━━ Source material ━━

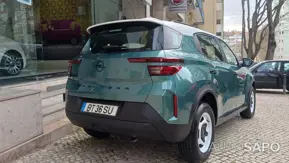 Opel Frontera de 2025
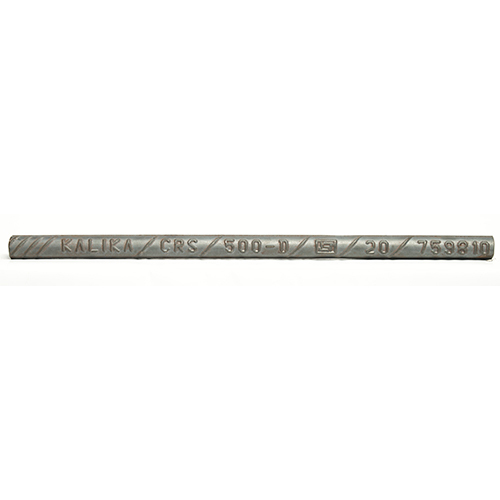 20mm Fe 500-d Tmt Bar - Color: Customized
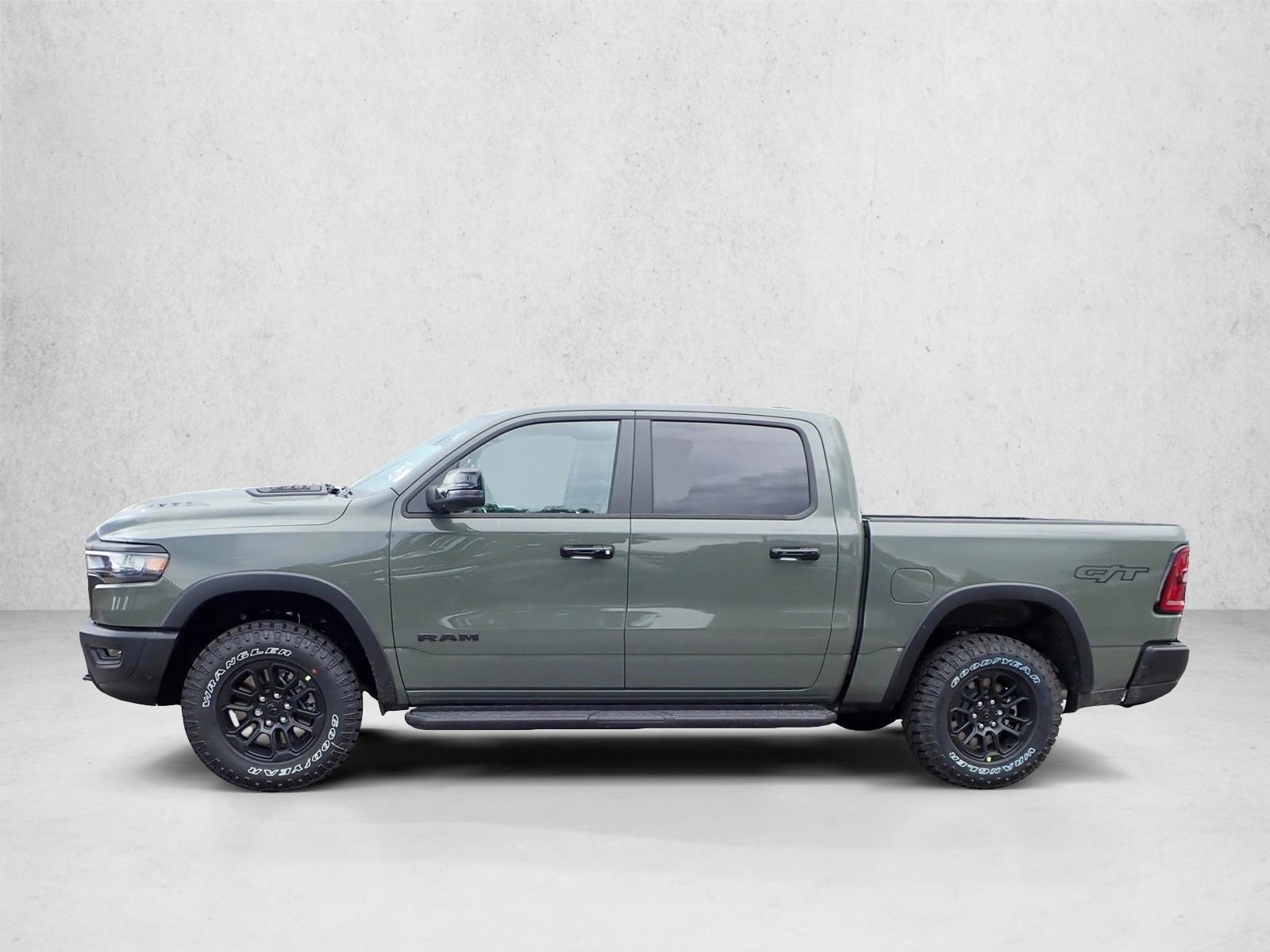 Thumbnail: 2026 RAM 1500 - 2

━━━

Exercise prompt: Where images occur in the data above, leave them out and repeat everything else exactly.

Completed exercise:
 Opel Frontera de 2025
 20mm Fe 500-d Tmt Bar - Color: Customized
 Thumbnail: 2026 RAM 1500 - 2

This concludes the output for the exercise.